Gestion de l’eau : les limites de la démocratie locale
par
Lucie Baudoin
Post-doctorante en sciences de gestion, Montpellier Business School
dans the Conversation
Face aux défis environnementaux, les décisions prises de manière unilatérale et centralisée ont montré leurs limites. Il est désormais admis que les parties prenantes – acteurs économiques, associations, collectivités locales – doivent être incluses dans une démarche participative et concertée. En France, la Commission nationale du débat public (CNDP), créée en 1995, est notamment en charge de s’assurer de la participation du public à l’élaboration de grands projets d’aménagement du territoire (les projets de parcs éoliens en mer, par exemple).

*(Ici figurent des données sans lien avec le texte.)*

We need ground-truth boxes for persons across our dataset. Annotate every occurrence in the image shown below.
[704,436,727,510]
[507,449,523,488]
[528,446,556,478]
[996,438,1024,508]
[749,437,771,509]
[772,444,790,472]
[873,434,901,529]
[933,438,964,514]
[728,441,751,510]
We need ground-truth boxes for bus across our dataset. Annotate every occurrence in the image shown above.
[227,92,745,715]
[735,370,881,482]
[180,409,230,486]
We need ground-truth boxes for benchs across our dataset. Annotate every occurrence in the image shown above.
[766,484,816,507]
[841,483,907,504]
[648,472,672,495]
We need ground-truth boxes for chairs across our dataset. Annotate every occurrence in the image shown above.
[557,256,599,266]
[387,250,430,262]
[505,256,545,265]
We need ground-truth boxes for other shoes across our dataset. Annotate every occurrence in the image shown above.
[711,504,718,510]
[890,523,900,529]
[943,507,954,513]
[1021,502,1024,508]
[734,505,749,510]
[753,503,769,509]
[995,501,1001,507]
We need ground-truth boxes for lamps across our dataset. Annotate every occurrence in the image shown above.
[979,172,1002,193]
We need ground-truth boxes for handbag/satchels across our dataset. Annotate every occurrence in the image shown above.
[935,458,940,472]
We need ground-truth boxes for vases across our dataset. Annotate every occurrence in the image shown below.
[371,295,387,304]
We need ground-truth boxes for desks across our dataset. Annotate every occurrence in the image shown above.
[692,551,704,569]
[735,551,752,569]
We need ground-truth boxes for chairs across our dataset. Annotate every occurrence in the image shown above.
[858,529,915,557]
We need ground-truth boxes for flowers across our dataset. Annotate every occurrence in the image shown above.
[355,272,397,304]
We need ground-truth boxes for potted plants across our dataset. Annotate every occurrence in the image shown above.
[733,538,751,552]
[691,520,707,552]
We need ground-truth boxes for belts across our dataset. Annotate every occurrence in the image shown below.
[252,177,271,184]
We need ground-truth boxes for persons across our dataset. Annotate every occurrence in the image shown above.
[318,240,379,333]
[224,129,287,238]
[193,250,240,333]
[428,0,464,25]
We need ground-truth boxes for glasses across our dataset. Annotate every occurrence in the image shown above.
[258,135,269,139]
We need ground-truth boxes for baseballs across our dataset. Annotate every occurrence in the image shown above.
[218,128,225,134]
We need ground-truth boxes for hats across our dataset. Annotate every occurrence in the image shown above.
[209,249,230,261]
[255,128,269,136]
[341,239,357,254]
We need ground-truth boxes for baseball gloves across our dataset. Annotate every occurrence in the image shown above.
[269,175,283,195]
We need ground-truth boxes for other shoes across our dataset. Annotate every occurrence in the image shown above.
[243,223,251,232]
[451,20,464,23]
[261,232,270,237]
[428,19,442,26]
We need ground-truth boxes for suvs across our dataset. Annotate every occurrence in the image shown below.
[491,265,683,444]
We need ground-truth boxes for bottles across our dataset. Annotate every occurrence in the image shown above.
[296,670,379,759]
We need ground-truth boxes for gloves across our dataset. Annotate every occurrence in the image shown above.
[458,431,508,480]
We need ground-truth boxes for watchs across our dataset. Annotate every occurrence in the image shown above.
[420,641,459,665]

On attend des processus participatifs qu’ils aident à résoudre les problèmes environnementaux principalement via deux mécanismes : d’une part, par le partage d’expériences de chaque acteur, qui apporte des informations utiles pour formuler de meilleures décisions à terme. Ensuite, en permettant aux décisions prises d’être plus adaptées aux réalités du terrain, donc plus suivies et plus légitimes aux yeux des populations locales. Les fortes contestations contre le barrage de Sivens, ou l’aéroport de Notre-Dame des Landes ont porté d’ailleurs entre autres sur la qualité des rapports réalisés pour l’élaboration des projets, et sur la légitimité des décisions prises.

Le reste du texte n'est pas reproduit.